Yet again an enthusiastic audience of nearly two hundred organ music lovers were in the Usher Hall for a lunchtime concert by the City Organist, Dr John Kitchen. This week's theme was Music with Edinburgh Connections.
It began with Francis Jackson's Edinburgh Fanfare written originally for St Giles' Cathedral and the Edinburgh Festival of 1957. John Kitchen told us that it was unlikely that Donald Sprinck's Rhapsody Caledonia had been played in the Usher Hall before. He described it as Delius-like, and that it used plenty of the organ's tuba stop. For many years the composer was teaching music at Merchiston Castle School and it was known that a number of former pupils had travelled some distance to be in the Usher Hall with us. Indeed on my way out I overheard sometime telling his friend that it was Donald Sprinck who had taught him how to play the piano. Later we heard Sprinck's A Scottish Tuba Tune - cheerful and great fun.
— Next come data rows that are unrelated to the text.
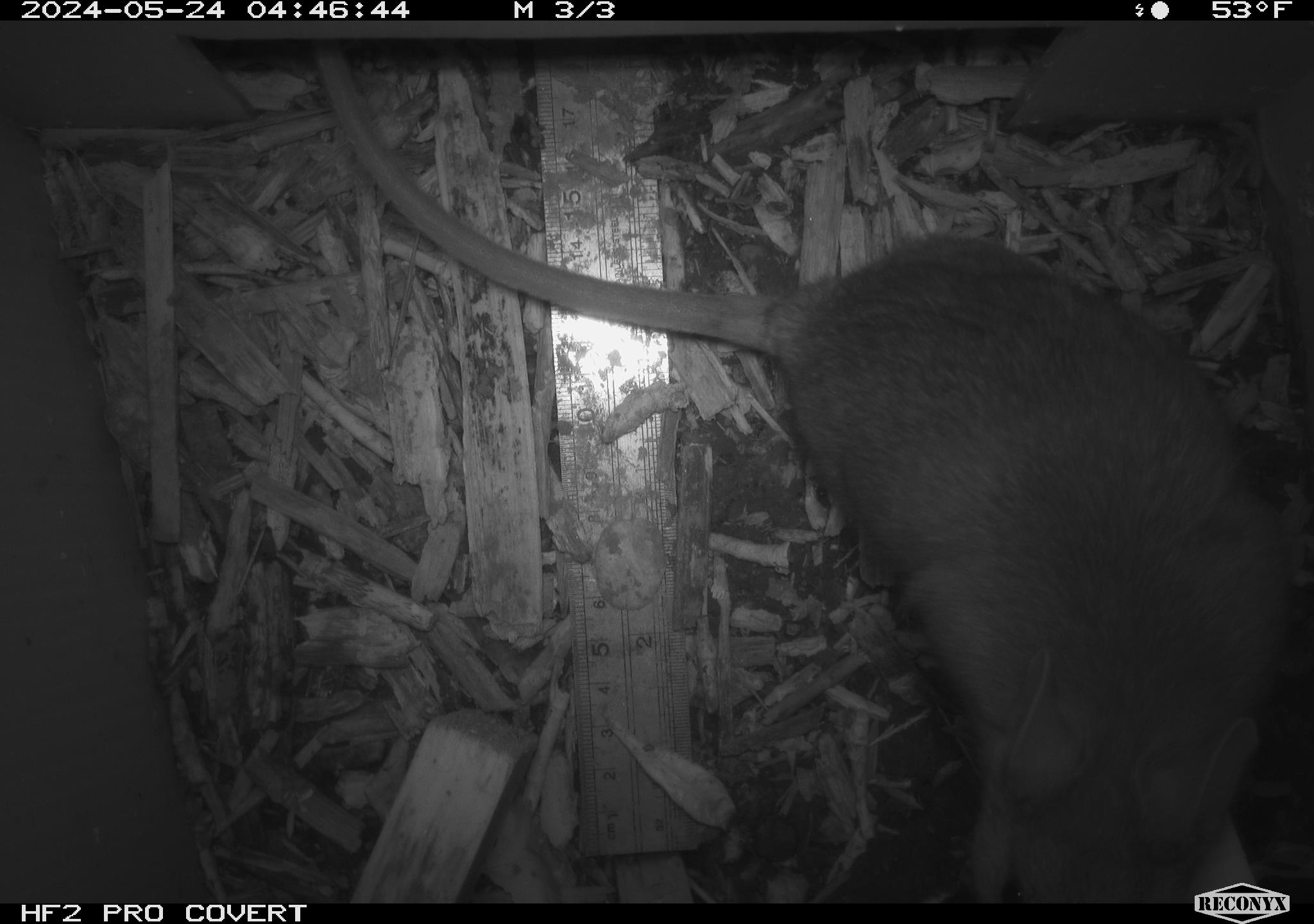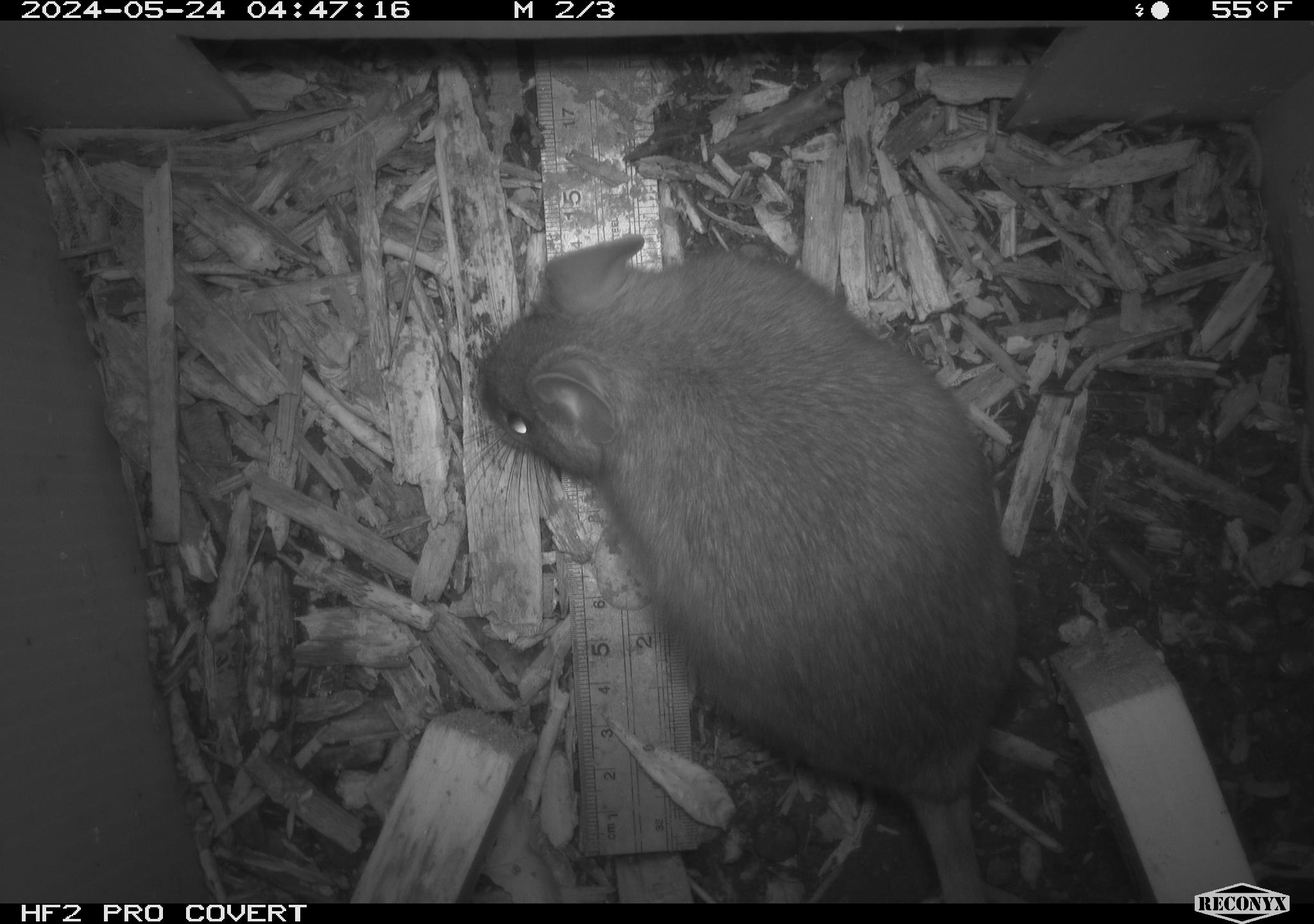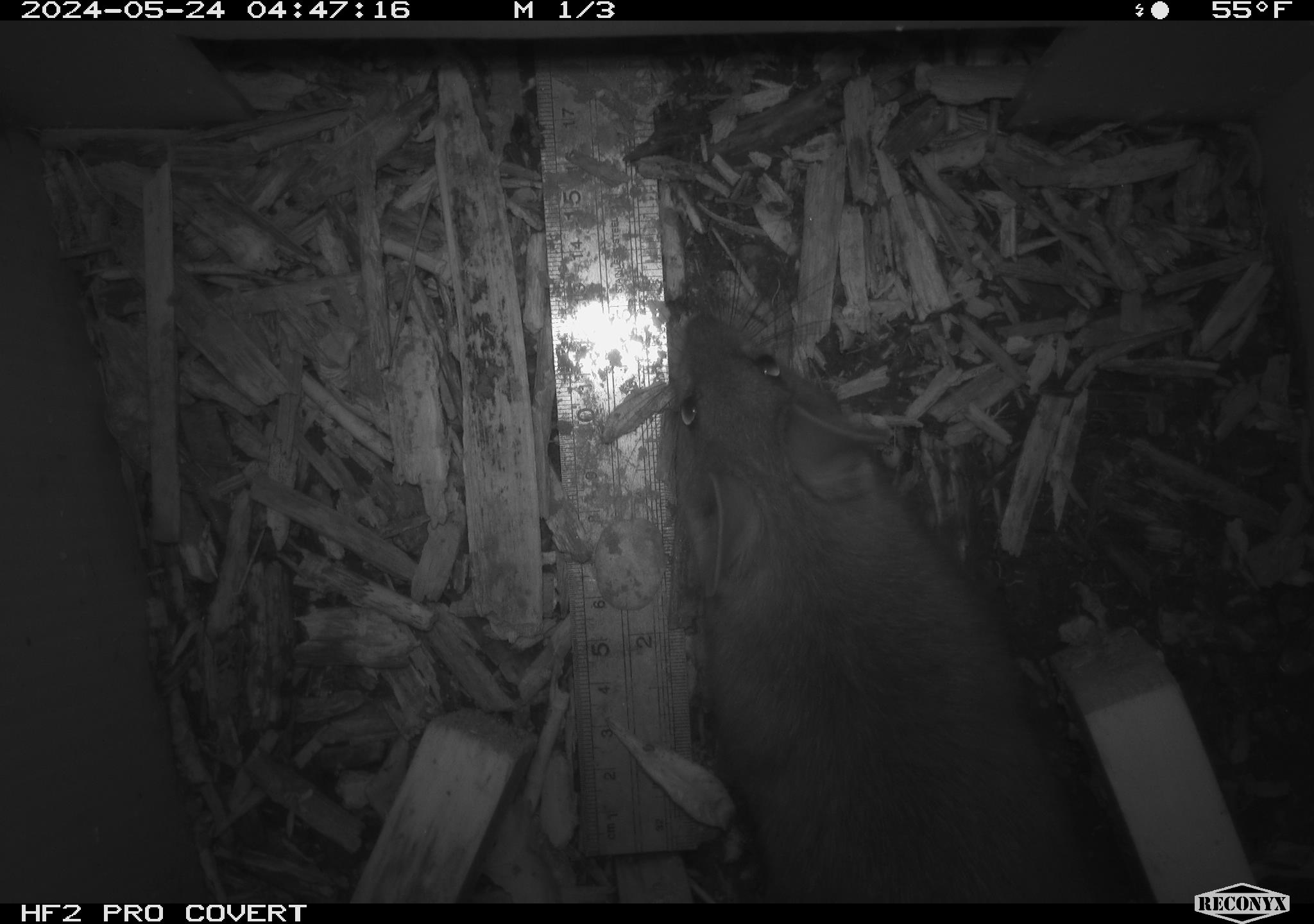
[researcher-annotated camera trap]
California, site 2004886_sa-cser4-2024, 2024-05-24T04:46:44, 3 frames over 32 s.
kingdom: Animalia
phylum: Chordata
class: Mammalia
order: Rodentia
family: Muridae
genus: Rattus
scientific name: Rattus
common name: rat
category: rattus species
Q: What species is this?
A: Rattus species (rat) (Rattus).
Alfred Hollins was blind from birth but one of the great organist of a hundred years ago who spent the second half of his time as a Church of Scotland organist in Edinburgh. He died in 1942. His romantic and sentimental Evening Rest allowed us to hear the seldom used carillon of the Usher Hall organ throughout the piece.
We heard two hymn tune preludes by Kenneth Leighton whom John Kitchen remembered as a Music Professor and died a year or so after John had joined the Music Faculty of the University in 1988. These were followed by a work composed in 2014 by Cecilia McDowall, a pupil of Kenneth Leighton. She had been in Edinburgh recently and was able to discuss this new work with John Kitchen. Written for graduation ceremonies of the University of Portsmouth, it may well feature in the fourteen similar ceremonies of the University of Edinburgh later this month.
Alfred Hollins' Concert Rondo in B flat brought the fascinating and intriguing fifty minutes to a close. John Kitchen is an Edinburgh treasure and long may he continue as City Organist.